## [WORK TO BE COMPLETED]
Run through the records and, wherever a line holds the word "assets", return that line.
────────────────────────────────────────
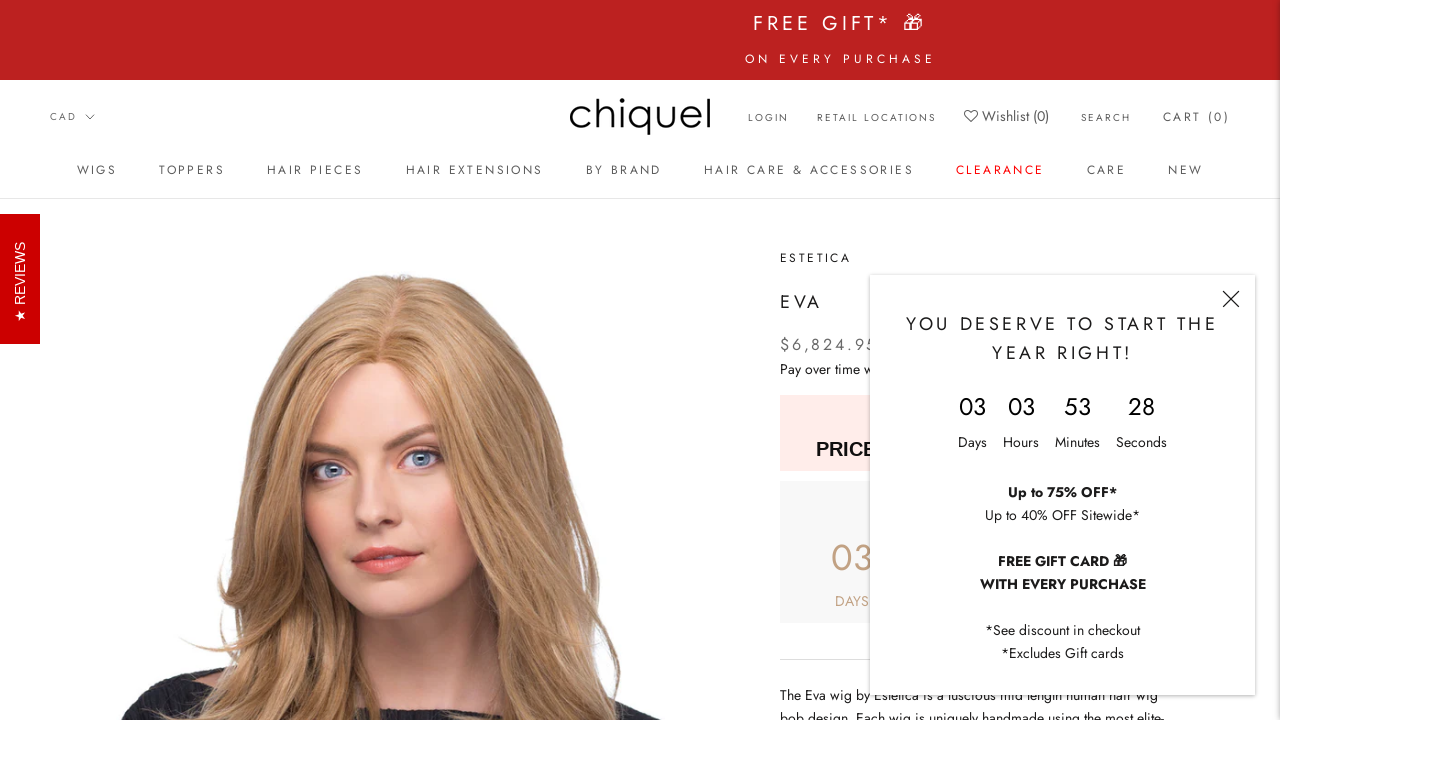

--- FILE ---
content_type: text/javascript
request_url: https://chiquel.ca/cdn/shop/t/107/assets/custom.js?v=10133474252965603101766992239
body_size: 391
content:
const params=new Proxy(new URLSearchParams(window.location.search),{get:(searchParams,prop)=>searchParams.get(prop)});$(".ProductForm__Category a").click(function(){$(this).addClass("active_tab").siblings().removeClass("active_tab"),$(".ProductForm__Option .HorizontalList__Item").css("display","none");var targetId=$(this).attr("data-category");$('.ProductForm__Option .HorizontalList__Item[data-category="'+targetId+'"]').css("display","inline-block"),$(".sold_out_item").each(function(){$(this).css("display")=="inline-block"&&$(".custom_sold_out").css("display","inline-block")})}),$(".my_all").click(function(){$(".ProductForm__Option  li.HorizontalList__Item").css("display","inline-block"),$(".custom_sold_out").css("display","inline-block")}),$(".HorizontalList__Item").click(function(){var targetId=$(this).find("label.ColorSwatch").attr("date-image-id");$('.my_small_nav[myid="'+targetId+'"] img').trigger("click")}),$(document).on("variant:changed",function(event){$(".iwish-app-block-wrapper").show(),$(".mf_button").show(),$("#mf_container").show();for(var vl2=$(".ColorSwatch__Radio:checked"),i2=0;i2<vl2.length;i2++){var pr2=$(vl2[i2]).parent();$(pr2).hasClass("sold_out_item")?($(".ProductForm__AddToCart span").html("PRE-ORDER"),$(".ProductForm__AddToCart").css("border-color","#c41949")):($(".ProductForm__AddToCart span").html("ADD TO CART"),$(".ProductForm__AddToCart").css("border-color",""))}$(".ProductForm__AddToCart").removeAttr("disabled"),$(".iwish-app-block-wrapper").show(),$(".mf_button").show(),$("#mf_container").show(),$(".mf_button").show();var vv=$(".ProductForm__Item .ProductForm__OptionName span").html();$('.ProductForm__Option  li.HorizontalList__Item .ColorSwatch[data-tooltip="'+vv+'"]').trigger("click")});var page_url=window.location.href;let qString=params.variant;if($("#pButton").hasClass("defaultVariant")?console.log("has class"):console.log("doesnt have class"),(page_url.indexOf("?")==-1||typeof qString!="string")&&!$("#pButtons").hasClass("defaultVariant")){var refreshIntervalId=setInterval(function(){$(".mf_button").length>0&&($(".mf_button").hide(),console.log("found make offer button"),$("#mf_container").css("display","none"),clearInterval(refreshIntervalId))},100);$('input[type="radio"].ColorSwatch__Radio').each(function(){$(this).removeAttr("checked")}),console.log("i should  be here."),$(".ProductForm__SelectedValue").html("Choose a Color"),$(".ProductForm__AddToCart span").html("Choose a Color"),$(".ProductForm__AddToCart").attr("disabled",!0),$(".iwish-app-block-wrapper").hide(),$(".mf_button").hide(),$("#mf_container").css("display","none")}else for(var vl=$(".ColorSwatch__Radio:checked"),i=0;i<vl.length;i++){var pr=$(vl[i]).parent();$(pr).hasClass("sold_out_item")?($(".ProductForm__AddToCart span").html("PRE-ORDER"),$(".ProductForm__AddToCart").css("border-color","#c41949")):($(".ProductForm__AddToCart span").html("ADD TO CART"),$(".ProductForm__AddToCart").css("border-color",""))}$(document).on("variant:changed",function(event){var variant=event.detail.variant;$('[data-image-id="1'+variant.id+'"]').last().trigger("click");var description=$('label[data-variant-id="'+variant.id+'"]').attr("data-variant-color-description");description?$("#activeAlt").text(variant.title+" | "+description):$("#activeAlt").text(variant.title),setTimeout(function(){$("button.gPreorderBtn").removeAttr("style")},500)});var active_el=null;function show_products(e,el){if(e.preventDefault(),el.nextElementSibling){for(let i2=0;i2<$(".facebook-collection").length;i2++)$(".facebook-collection")[i2].setAttribute("style","display:none !important;");el.nextElementSibling.style.display="inline-block",active_el=el.nextElementSibling,$("#section_title").css("display","none"),$("#back_to_main").css("display","block"),window.scrollTo({top:0,behavior:"smooth"});const resizeEvent=new Event("resize");window.dispatchEvent(resizeEvent)}}$("#back_to_main").click(function(){document.location.reload()});
//# sourceMappingURL=/cdn/shop/t/107/assets/custom.js.map?v=10133474252965603101766992239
────────────────────────────────────────
## [TASK SOLUTION]
request_url: https://chiquel.ca/cdn/shop/t/107/assets/custom.js?v=10133474252965603101766992239
//# sourceMappingURL=/cdn/shop/t/107/assets/custom.js.map?v=10133474252965603101766992239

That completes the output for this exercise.